Archived from groups: microsoft.public.windowsxp.security_admin (More info?)

If you're in a domain, the domain level policies should override any local policies, as far as I'm aware.

--
Doug Knox, MS-MVP Windows Media Center\Windows Powered Smart Display\Security
Win 95/98/Me/XP Tweaks and Fixes
http://www.dougknox.com
--------------------------------
Per user Group Policy Restrictions for XP Home and XP Pro
http://www.dougknox.com/xp/utils/xp_securityconsole.htm
--------------------------------
Please reply only to the newsgroup so all may benefit.
Unsolicited e-mail is not answered.

"Chris" <Chris@discussions.microsoft.com> wrote in message news:6B751E40-5AB7-4AD0-B573-87DCD51CC885@microsoft.com...
> Doug,
>
> Does this mean that even when the domain administrator logs into a computer
> where there is a local security policy set via gpedit.msc they will not be
> able to override any of the settings? How does the administrator manage the
> machine then?
>
> Thanks,
> Chris
>
> "Doug Knox MS-MVP" wrote:
>
>> Note, in a non-domain environment, restrictions set thru GPEDIT apply to all users on the computer.
>>
>> --
>> Doug Knox, MS-MVP Windows Media Center\Windows Powered Smart Display\Security
>> Win 95/98/Me/XP Tweaks and Fixes
>> http://www.dougknox.com
>> --------------------------------
>> Per user Group Policy Restrictions for XP Home and XP Pro
>> http://www.dougknox.com/xp/utils/xp_securityconsole.htm
>> --------------------------------
>> Please reply only to the newsgroup so all may benefit.
>> Unsolicited e-mail is not answered.
>>
>> "David H. Lipman" <DLipman~nospam~@Verizon.Net> wrote in message news:%23jzh7L0dFHA.3184@TK2MSFTNGP15.phx.gbl...
>> > From: "Dave" <professorchaos75@gmail.com>
>> >
>> > | Hello all,
>> > |
>> > | I'm trying to manually "lock down" a limited WinXP Pro users account.
>> > | I need to know how to apply the following restrictions in the Registry
>> > | (or some other method):
>> > |
>> > | No Control Panel
>> > | No Right-clicking on desktop
>> > | Cannot alter desktop in any way (i.e. no display settings)
>> > | No "Run" command
>> > | Cannot change computer clock
>> > | Force classic start menu
>> > |
>> > | Thanks.
>> >
>> > Group Policies
>> >
>> > Execute:
>> > %windir%\system32\gpedit.msc
>> >
>> > --
>> > Dave
>> > http://www.claymania.com/removal-trojan-adware.html
>> > http://www.ik-cs.com/got-a-virus.htm
>> >
>> >
>>
September 15, 2005 1:52:05 AM

Archived from groups: microsoft.public.windowsxp.security_admin (More info?)
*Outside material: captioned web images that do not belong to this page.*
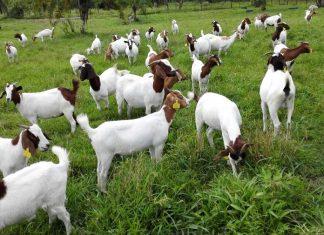 Tips to start goat farming in Uttarakhand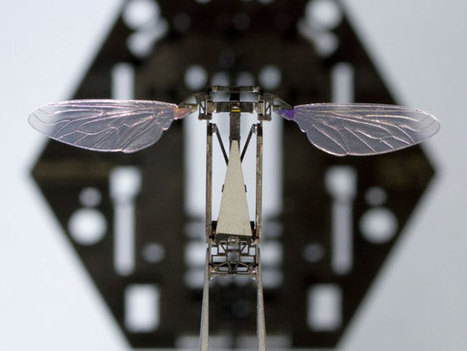 Rise Of The Robotic Bees | Share Some Love Today | Scoop.it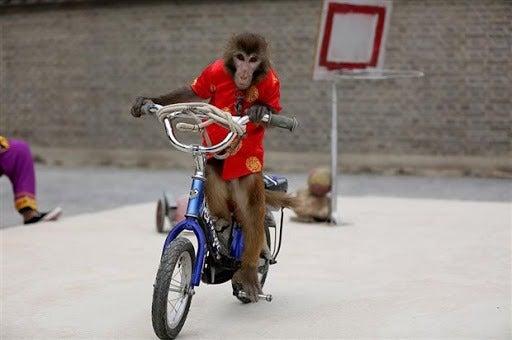 VIDEO | Intrépido mono en bicicleta intenta secuestrar a una niña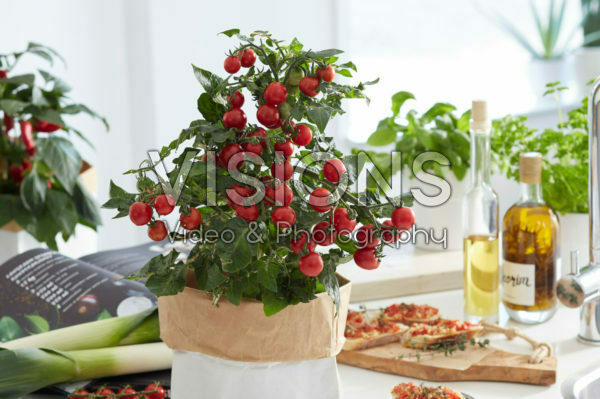 Solanum lycopersicum Pillar Tomatoes™ F1 Catch Red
Oh, ok. But what about local admin? Are they stuck with the same policy as a
normal user then?

Thanks for your reply,
Chris

"Doug Knox MS-MVP" wrote:

> If you're in a domain, the domain level policies should override any local policies, as far as I'm aware.
>
> --
> Doug Knox, MS-MVP Windows Media Center\Windows Powered Smart Display\Security
> Win 95/98/Me/XP Tweaks and Fixes
> http://www.dougknox.com
> --------------------------------
> Per user Group Policy Restrictions for XP Home and XP Pro
> http://www.dougknox.com/xp/utils/xp_securityconsole.htm
> --------------------------------
> Please reply only to the newsgroup so all may benefit.
> Unsolicited e-mail is not answered.
>
> "Chris" <Chris@discussions.microsoft.com> wrote in message news:6B751E40-5AB7-4AD0-B573-87DCD51CC885@microsoft.com...
> > Doug,
> >
> > Does this mean that even when the domain administrator logs into a computer
> > where there is a local security policy set via gpedit.msc they will not be
> > able to override any of the settings? How does the administrator manage the
> > machine then?
> >
> > Thanks,
> > Chris
> >
> > "Doug Knox MS-MVP" wrote:
> >
> >> Note, in a non-domain environment, restrictions set thru GPEDIT apply to all users on the computer.
> >>
> >> --
> >> Doug Knox, MS-MVP Windows Media Center\Windows Powered Smart Display\Security
> >> Win 95/98/Me/XP Tweaks and Fixes
> >> http://www.dougknox.com
> >> --------------------------------
> >> Per user Group Policy Restrictions for XP Home and XP Pro
> >> http://www.dougknox.com/xp/utils/xp_securityconsole.htm
> >> --------------------------------
> >> Please reply only to the newsgroup so all may benefit.
> >> Unsolicited e-mail is not answered.
> >>
> >> "David H. Lipman" <DLipman~nospam~@Verizon.Net> wrote in message news:%23jzh7L0dFHA.3184@TK2MSFTNGP15.phx.gbl...
> >> > From: "Dave" <professorchaos75@gmail.com>
> >> >
> >> > | Hello all,
> >> > |
> >> > | I'm trying to manually "lock down" a limited WinXP Pro users account.
> >> > | I need to know how to apply the following restrictions in the Registry
> >> > | (or some other method):
> >> > |
> >> > | No Control Panel
> >> > | No Right-clicking on desktop
> >> > | Cannot alter desktop in any way (i.e. no display settings)
> >> > | No "Run" command
> >> > | Cannot change computer clock
> >> > | Force classic start menu
> >> > |
> >> > | Thanks.
> >> >
> >> > Group Policies
> >> >
> >> > Execute:
> >> > %windir%\system32\gpedit.msc
> >> >
> >> > --
> >> > Dave
> >> > http://www.claymania.com/removal-trojan-adware.html
> >> > http://www.ik-cs.com/got-a-virus.htm
> >> >
> >> >
> >>
>
Anonymous
September 15, 2005 2:34:44 AM

Archived from groups: microsoft.public.windowsxp.security_admin (More info?)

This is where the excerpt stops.